■ **WORK REQUIRED**:
Write out the lines of the records from the one containing "genus: Felis" to the very last, keeping each exactly as it is.

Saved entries
■ ■ ■

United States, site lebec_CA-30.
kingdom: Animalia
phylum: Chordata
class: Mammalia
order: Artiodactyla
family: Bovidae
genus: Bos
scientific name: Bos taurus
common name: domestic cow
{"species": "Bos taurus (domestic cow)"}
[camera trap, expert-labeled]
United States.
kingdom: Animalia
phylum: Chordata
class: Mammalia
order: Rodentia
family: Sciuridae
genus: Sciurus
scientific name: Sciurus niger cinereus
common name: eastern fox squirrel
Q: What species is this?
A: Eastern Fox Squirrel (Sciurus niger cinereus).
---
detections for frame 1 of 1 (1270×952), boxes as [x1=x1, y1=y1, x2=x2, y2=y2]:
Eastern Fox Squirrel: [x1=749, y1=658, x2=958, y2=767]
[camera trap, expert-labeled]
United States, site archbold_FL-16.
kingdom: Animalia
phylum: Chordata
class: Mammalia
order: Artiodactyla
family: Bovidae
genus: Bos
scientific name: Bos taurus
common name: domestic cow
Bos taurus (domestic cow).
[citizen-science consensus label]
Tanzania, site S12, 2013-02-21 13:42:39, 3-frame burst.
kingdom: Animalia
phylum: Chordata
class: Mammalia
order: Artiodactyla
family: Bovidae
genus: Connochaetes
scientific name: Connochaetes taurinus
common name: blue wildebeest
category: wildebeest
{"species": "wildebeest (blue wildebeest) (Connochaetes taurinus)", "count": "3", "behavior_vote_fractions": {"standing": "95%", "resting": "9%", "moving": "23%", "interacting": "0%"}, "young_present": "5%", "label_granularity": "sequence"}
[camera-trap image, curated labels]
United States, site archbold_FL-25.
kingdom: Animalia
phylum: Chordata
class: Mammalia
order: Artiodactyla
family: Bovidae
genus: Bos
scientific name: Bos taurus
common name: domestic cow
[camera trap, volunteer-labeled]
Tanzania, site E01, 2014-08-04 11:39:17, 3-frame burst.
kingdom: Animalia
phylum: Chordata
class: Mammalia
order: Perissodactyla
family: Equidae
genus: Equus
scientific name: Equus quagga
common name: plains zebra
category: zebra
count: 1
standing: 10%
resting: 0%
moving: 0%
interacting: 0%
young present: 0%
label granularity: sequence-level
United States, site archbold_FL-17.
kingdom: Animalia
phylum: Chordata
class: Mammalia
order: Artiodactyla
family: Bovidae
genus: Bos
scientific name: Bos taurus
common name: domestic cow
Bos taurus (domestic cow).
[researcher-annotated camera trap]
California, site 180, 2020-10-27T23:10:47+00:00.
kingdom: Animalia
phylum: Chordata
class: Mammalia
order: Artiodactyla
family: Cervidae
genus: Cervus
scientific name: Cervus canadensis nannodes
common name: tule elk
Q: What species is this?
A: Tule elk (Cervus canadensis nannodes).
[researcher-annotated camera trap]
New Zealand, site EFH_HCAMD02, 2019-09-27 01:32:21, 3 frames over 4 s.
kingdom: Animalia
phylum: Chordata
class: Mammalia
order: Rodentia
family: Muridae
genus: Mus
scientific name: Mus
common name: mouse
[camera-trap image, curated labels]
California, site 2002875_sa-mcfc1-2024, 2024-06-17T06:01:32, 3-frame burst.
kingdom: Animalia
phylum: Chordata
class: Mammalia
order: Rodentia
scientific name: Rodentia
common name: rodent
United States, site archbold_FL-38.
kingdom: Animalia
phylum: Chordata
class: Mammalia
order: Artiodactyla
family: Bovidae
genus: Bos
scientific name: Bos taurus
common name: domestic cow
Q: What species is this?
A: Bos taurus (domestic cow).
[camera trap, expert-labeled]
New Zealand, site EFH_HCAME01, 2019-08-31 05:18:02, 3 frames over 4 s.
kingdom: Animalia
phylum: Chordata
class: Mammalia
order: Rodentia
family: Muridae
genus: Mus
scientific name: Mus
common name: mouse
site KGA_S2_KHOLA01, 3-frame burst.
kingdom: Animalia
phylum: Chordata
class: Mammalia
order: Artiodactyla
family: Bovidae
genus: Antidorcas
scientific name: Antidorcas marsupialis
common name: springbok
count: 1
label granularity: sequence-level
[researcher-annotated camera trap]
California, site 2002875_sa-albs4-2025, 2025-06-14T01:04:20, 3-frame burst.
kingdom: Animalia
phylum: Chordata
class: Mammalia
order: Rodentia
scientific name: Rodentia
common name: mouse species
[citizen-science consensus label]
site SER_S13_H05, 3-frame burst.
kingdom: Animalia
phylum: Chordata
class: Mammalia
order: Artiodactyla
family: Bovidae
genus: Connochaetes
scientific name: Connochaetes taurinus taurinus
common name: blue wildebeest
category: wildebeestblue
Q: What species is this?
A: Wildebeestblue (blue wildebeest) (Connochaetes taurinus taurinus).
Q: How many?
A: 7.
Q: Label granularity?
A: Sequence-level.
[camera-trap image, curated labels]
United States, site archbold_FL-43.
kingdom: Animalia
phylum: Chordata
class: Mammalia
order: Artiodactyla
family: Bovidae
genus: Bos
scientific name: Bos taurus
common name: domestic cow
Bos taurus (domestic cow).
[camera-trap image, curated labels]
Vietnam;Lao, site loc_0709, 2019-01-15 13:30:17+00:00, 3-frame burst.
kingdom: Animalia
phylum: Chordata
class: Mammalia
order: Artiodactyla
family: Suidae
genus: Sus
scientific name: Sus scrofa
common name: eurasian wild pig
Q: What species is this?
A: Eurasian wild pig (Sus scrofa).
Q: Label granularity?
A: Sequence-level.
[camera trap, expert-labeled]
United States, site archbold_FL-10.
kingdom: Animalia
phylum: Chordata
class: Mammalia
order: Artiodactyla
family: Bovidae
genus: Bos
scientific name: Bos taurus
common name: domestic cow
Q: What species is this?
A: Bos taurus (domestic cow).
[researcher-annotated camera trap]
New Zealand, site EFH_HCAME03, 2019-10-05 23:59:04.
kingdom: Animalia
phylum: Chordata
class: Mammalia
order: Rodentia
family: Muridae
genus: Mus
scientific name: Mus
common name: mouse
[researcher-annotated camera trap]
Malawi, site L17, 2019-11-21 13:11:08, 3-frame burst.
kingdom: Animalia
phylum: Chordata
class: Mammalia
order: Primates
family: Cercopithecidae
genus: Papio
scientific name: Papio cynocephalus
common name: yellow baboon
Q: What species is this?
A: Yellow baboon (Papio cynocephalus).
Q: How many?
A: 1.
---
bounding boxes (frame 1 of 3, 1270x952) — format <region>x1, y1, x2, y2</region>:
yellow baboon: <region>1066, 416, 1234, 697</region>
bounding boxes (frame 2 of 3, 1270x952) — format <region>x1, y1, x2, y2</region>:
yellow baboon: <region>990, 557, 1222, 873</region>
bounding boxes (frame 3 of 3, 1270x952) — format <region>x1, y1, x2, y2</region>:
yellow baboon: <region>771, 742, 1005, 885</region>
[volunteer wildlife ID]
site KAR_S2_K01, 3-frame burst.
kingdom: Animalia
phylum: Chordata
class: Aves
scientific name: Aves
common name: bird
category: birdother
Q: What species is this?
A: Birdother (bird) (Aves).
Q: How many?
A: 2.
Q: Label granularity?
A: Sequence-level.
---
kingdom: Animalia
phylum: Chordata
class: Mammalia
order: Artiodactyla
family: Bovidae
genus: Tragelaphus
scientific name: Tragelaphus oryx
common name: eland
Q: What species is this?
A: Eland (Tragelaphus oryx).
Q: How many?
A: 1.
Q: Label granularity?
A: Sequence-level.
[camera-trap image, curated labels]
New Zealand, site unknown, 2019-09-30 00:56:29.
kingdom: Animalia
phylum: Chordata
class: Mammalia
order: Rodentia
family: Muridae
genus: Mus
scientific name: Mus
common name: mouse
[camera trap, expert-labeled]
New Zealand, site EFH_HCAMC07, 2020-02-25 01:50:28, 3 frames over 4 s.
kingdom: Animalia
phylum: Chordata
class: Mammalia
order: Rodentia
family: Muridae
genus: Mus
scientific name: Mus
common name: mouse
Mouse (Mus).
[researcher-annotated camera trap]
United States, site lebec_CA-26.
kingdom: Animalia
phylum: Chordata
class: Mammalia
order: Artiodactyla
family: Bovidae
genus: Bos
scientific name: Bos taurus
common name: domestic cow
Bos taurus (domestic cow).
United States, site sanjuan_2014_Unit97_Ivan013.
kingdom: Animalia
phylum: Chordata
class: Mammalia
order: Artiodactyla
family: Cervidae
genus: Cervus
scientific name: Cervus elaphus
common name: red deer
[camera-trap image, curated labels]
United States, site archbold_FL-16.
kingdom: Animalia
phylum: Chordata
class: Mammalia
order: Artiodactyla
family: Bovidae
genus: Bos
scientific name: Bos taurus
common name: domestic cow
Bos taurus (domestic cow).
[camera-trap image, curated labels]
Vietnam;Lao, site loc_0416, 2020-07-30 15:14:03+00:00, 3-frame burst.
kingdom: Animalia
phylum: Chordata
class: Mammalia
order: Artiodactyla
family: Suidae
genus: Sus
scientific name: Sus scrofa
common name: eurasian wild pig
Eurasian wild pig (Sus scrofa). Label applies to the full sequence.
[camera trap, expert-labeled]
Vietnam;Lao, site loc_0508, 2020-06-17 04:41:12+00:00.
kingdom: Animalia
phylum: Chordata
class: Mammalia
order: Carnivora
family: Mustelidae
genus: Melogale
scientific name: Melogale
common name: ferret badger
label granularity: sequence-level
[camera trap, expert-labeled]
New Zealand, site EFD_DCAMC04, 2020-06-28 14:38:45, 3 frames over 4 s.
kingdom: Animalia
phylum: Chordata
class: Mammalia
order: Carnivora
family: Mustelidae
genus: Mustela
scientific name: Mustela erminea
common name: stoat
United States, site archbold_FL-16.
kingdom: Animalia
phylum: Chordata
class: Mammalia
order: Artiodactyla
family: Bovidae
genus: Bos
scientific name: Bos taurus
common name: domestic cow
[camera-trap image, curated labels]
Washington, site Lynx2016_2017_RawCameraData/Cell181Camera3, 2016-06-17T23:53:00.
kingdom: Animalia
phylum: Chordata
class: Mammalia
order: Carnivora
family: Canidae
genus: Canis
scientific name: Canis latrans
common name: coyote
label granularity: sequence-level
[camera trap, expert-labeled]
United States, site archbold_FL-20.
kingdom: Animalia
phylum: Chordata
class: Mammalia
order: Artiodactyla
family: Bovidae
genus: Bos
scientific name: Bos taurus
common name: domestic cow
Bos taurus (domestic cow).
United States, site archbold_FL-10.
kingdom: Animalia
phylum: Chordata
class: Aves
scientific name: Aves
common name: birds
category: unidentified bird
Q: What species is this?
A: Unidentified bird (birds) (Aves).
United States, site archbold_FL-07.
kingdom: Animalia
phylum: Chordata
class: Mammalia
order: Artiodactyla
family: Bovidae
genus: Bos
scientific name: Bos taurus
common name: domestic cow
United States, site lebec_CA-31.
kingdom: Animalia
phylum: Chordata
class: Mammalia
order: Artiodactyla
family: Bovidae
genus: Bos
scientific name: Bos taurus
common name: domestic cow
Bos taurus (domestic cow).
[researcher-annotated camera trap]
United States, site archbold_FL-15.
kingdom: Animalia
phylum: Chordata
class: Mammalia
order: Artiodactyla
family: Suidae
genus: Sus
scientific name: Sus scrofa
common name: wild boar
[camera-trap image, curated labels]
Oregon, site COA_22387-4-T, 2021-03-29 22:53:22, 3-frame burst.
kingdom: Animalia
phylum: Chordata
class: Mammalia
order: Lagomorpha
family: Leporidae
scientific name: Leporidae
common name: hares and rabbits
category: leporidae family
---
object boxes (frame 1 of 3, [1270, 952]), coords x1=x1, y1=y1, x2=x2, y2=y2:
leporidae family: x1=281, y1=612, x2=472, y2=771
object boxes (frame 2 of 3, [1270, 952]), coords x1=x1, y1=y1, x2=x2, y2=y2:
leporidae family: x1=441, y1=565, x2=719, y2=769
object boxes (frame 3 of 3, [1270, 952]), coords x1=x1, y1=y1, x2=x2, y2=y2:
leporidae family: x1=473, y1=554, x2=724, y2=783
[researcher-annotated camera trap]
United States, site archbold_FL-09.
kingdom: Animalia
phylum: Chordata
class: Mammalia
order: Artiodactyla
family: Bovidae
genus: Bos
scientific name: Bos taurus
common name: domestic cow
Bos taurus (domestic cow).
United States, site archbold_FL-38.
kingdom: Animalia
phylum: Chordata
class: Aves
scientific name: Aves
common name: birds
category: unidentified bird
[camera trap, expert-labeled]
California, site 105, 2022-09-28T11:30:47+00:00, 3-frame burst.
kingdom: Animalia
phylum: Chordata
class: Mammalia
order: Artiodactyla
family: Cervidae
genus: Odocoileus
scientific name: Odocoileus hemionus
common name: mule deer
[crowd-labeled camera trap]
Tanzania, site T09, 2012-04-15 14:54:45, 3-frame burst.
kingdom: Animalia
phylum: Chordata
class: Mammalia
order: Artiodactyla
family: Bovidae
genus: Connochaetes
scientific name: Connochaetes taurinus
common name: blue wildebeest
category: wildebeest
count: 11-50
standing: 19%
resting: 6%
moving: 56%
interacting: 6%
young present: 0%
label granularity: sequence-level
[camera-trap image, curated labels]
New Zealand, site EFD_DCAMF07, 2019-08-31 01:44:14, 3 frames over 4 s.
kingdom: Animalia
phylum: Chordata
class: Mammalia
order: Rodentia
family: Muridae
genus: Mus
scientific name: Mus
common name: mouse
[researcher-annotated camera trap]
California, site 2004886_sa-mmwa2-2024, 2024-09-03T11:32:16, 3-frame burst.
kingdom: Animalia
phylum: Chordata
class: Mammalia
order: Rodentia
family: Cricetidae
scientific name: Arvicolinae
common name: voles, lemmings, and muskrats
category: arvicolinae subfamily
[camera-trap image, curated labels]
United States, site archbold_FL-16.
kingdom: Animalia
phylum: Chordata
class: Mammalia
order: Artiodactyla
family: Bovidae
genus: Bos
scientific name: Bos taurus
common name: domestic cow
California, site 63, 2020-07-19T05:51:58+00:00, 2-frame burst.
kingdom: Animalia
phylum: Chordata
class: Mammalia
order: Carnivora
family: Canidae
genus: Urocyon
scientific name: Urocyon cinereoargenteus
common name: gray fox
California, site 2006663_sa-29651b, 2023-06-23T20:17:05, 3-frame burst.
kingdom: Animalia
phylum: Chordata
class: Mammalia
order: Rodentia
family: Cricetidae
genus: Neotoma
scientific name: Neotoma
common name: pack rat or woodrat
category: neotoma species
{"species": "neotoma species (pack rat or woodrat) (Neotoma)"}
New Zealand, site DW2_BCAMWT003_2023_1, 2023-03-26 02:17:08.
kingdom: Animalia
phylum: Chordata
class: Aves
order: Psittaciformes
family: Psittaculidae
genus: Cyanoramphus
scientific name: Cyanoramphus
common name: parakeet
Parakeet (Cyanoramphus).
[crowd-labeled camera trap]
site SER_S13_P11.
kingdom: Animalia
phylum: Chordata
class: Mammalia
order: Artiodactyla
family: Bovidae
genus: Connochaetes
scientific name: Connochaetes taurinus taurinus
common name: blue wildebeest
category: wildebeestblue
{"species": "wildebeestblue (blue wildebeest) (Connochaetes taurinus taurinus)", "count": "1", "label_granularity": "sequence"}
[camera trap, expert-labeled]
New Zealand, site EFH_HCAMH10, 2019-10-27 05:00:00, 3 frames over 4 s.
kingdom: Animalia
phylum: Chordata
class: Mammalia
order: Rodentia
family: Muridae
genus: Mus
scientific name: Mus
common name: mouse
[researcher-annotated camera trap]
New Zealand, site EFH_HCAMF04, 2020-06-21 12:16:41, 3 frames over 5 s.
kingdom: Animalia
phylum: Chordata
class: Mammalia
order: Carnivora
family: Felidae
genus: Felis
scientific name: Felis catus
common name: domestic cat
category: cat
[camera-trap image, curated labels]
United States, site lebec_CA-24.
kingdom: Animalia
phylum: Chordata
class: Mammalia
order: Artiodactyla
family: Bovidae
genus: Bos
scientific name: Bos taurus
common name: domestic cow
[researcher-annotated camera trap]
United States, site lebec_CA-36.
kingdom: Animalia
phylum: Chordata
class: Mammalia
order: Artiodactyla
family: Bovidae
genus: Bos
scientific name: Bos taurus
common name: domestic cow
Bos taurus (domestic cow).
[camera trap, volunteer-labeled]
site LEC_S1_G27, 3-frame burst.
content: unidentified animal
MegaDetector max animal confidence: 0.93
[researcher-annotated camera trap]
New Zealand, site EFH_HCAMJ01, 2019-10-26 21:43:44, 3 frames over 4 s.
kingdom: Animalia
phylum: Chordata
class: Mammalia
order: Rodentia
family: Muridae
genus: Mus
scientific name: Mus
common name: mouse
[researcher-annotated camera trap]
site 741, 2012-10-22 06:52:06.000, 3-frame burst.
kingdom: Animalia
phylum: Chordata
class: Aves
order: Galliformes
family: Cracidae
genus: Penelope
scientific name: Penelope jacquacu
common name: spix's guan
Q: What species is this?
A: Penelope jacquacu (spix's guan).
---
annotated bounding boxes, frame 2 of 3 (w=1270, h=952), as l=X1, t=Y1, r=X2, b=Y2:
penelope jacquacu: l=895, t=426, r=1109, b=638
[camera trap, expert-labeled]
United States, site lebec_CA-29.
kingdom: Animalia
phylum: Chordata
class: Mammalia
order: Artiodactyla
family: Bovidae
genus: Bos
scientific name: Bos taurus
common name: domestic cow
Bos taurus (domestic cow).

■ ■ ■

■ **SOLUTION TO THIS EXERCISE**:
genus: Felis
scientific name: Felis catus
common name: domestic cat
category: cat
[camera-trap image, curated labels]
United States, site lebec_CA-24.
kingdom: Animalia
phylum: Chordata
class: Mammalia
order: Artiodactyla
family: Bovidae
genus: Bos
scientific name: Bos taurus
common name: domestic cow
[researcher-annotated camera trap]
United States, site lebec_CA-36.
kingdom: Animalia
phylum: Chordata
class: Mammalia
order: Artiodactyla
family: Bovidae
genus: Bos
scientific name: Bos taurus
common name: domestic cow
Bos taurus (domestic cow).
[camera trap, volunteer-labeled]
site LEC_S1_G27, 3-frame burst.
content: unidentified animal
MegaDetector max animal confidence: 0.93
[researcher-annotated camera trap]
New Zealand, site EFH_HCAMJ01, 2019-10-26 21:43:44, 3 frames over 4 s.
kingdom: Animalia
phylum: Chordata
class: Mammalia
order: Rodentia
family: Muridae
genus: Mus
scientific name: Mus
common name: mouse
[researcher-annotated camera trap]
site 741, 2012-10-22 06:52:06.000, 3-frame burst.
kingdom: Animalia
phylum: Chordata
class: Aves
order: Galliformes
family: Cracidae
genus: Penelope
scientific name: Penelope jacquacu
common name: spix's guan
Q: What species is this?
A: Penelope jacquacu (spix's guan).
---
annotated bounding boxes, frame 2 of 3 (w=1270, h=952), as l=X1, t=Y1, r=X2, b=Y2:
penelope jacquacu: l=895, t=426, r=1109, b=638
[camera trap, expert-labeled]
United States, site lebec_CA-29.
kingdom: Animalia
phylum: Chordata
class: Mammalia
order: Artiodactyla
family: Bovidae
genus: Bos
scientific name: Bos taurus
common name: domestic cow
Bos taurus (domestic cow).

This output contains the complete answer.